TEXTO PARA LEER |
******
Veinte años investigando y no he encontrado ni una sola imagen que confirme su presencia.  Existía, sí, la palabra guayabera desde mediados de esa centuria, pero a qué se le nombraba así  todavía no lo he podido determinar.
Dicen que la usó el ejército libertador, pero eso es completamente incierto: el mambí que podía usaba la chamarreta; los otros, se ponían cualquier cosa; muchos andaban harapientos, semidesnudos, en medio de tan difíciles condiciones.
Los guajiros de aquellos tiempos llevaban la camisa occidental, la vestimenta más antigua de la humanidad, una pieza de algodón o de hilo que tiene cuello o pie de cuello y se abotona delante.
¿Qué distinguía a la camisa del campesino cubano hasta finales del XIX? Su amplitud y las aberturas a ambos lados para sacar el machete; además, se ponía por fuera del pantalón para evitar el calor.
Justamente ese tipo de camisa debió evolucionar porque alguien —aún no he logrado conocer quién— decidió estrecharla, recogiendo los pliegues a partir del canesú en pequeñas alforzas, y colocarle varios bolsillos.
A inicios del siglo XX ya se vendían en todas las tiendas de La Habana, y después pasa a otras partes de la Isla. ¿Por qué se le llamó guayabera? No he conseguido saberlo. Algunos señalan posibles genealogías por aquí o por allá pero nadie tiene pruebas concluyentes.
Por otra parte, la guayabera nació como una prenda autóctona pero no popular. Los pobres no podían pagarla porque los materiales resultaban carísimos; confeccionarla costaba un congo; lavarla y plancharla, a la guayabera legítima, la de hilo, no era una tarea para cualquiera, sino que se necesitaban planchadoras especializadas. Ninguna persona de bajos ingresos pudo llevarla hasta que se democratizó con telas más baratas.

Usted ha estudiado la ropa ritual de los cultos sincréticos. ¿Estas prácticas religiosas, de gran arraigo popular, han dejado alguna huella africana en el vestuario?

La ropa ritual tradicional de la santería no tiene un origen africano; son africanos los símbolos impresos o bordados sobre ellas, pero no las prendas como tal.
******
EXTRACTO DE DATOS |
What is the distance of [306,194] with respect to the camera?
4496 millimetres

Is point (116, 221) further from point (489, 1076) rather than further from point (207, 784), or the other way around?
******
ENUNCIADO DEL PROBLEMA |
Prosigue el texto sobre la guayabera justo después de la última oración que aparece.

RESULTADO DEL EJERCICIO |
Cuando vemos los trajes con que se baila Oshún o Yemayá, estamos ante la misma bata cubana con algunas modificaciones. La manga de globo, por ejemplo, no aparece hasta la década del 20 del siglo pasado. Únicamente el bajo, en el caso de los pantalones de picos, no procede de la línea europea. Además, el simbolismo de los colores que representan a cada deidad se asimila de la religión católica.  

En la actualidad, ¿existe en nuestro país una escuela de diseño capaz de imprimirle «matices cubanos» a la línea universal de diseño escénico?


No lo creo, pues la carencia de un vestuario autóctono nos ha privado de eso. Tenemos nuestros modos de hacer. Existe una «línea de carácter plástico» que ha dado grandes puestas en escena. Me remito a todo el teatro que se hizo en los años 60; recuerdo especialmente la puesta que hizo el chileno Hugo Ulive de El círculo de tiza caucasiano, la obra de Bertolt Brecht, que me pareció genial.
Ahora se ha perdido un poco la calidad porque se trabaja muy rápido, de manera frívola, sin profundizar, pero a nivel global existe un respeto por nuestro diseño escénico, lo mismo para teatro o cine.
El cubano que trabaja el diseño profundamente, que mete bien el bastón, el bastón de la investigación, del estudio, saca obras maestras.